Smote him (epataxen auton). Effective aorist active indicative of patassō, old verb, used already in Act 12:7of gentle smiting of the angel of the Lord, here of a severe stroke of affliction. Like Nebuchadnezzar (Dan 4:30) pride went before a fall. He was struck down in the very zenith of his glory.
Because (anth' hōn). Anti with the genitive of the relative pronoun, “in return for which things.” He accepted the impious flattery (Hackett) instead of giving God the glory. He was a nominal Jew.

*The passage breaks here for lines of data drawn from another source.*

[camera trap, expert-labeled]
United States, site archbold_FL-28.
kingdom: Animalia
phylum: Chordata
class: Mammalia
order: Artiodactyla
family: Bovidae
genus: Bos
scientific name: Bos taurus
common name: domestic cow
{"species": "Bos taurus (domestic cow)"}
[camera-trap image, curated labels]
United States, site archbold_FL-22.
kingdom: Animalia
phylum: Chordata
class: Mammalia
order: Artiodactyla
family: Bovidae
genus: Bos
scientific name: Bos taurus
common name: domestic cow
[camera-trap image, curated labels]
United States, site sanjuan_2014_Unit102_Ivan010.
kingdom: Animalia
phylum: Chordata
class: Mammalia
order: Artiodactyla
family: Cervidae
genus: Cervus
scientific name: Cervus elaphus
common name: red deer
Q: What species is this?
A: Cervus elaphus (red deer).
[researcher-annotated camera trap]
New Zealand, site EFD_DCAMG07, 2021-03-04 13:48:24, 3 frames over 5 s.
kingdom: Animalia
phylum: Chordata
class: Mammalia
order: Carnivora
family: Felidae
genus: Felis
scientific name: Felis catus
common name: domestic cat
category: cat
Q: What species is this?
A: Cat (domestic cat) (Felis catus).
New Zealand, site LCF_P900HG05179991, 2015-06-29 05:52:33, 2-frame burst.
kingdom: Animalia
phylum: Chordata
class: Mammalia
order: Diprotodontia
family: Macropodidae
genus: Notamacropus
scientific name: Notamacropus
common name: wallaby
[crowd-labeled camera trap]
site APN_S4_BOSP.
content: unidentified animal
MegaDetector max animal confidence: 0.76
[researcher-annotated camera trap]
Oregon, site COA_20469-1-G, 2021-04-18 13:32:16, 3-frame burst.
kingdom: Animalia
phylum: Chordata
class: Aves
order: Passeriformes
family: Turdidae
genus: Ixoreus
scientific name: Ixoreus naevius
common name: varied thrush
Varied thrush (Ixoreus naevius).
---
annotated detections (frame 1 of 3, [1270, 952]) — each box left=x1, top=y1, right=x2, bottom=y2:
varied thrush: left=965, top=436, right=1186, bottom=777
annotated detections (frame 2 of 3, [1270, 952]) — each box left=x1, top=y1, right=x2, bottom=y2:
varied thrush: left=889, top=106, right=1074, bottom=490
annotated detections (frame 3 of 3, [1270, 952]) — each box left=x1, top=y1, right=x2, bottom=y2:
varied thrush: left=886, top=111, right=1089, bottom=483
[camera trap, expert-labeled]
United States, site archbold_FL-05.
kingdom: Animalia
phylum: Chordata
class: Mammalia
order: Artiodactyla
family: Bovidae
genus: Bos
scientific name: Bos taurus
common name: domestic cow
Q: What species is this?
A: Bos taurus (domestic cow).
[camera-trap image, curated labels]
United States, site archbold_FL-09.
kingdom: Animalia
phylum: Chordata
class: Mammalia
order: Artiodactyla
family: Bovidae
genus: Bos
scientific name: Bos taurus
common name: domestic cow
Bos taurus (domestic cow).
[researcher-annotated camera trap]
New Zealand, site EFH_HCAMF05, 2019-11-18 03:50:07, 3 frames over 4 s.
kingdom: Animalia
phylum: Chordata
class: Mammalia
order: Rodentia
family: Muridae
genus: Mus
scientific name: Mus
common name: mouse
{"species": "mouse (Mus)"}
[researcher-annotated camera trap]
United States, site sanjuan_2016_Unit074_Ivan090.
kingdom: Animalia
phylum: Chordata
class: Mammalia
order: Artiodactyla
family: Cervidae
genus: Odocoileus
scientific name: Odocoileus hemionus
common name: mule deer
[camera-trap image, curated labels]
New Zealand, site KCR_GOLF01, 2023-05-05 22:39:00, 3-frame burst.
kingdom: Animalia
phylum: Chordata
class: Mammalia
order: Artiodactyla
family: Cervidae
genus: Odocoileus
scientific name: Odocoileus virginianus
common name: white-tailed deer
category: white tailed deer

He was eaten of worms (genomenos skōlēkobrōtos). Ingressive aorist middle participle, “becoming worm-eaten.” The compound verbal adjective (skōlēx, worm, brōtos, eaten, from bibrōskō) is a late word (II Macc. Act 9:9) of the death of Antiochus Epiphanes, used also of a tree (Theophrastus), here only in the N.T. The word skōlēx was used of intestinal worms and Herodotus (IV. 205) describes Pheretima, Queen of Cyrene, as having swarms of worms which ate her flesh while still alive. Josephus (Ant. XIX. 8, 2) says that Herod Agrippa lingered for five days and says that the rotting of his flesh produced worms, an item in harmony with the narrative in Luke. Josephus gives further details, one a superstitious sight of an owl sitting on one of the ropes of the awning of the theatre while the people flattered him, an omen of his death to him. Luke puts it simply that God smote him.
Gave up the ghost (exepsuxen). Effective aorist active of ekpsuchō, to breathe out, late verb, medical term in Hippocrates, in the N.T. only in Act 5:5, Act 5:10; Act 12:23. Herod was carried out of the theatre a dying man and lingered only five days.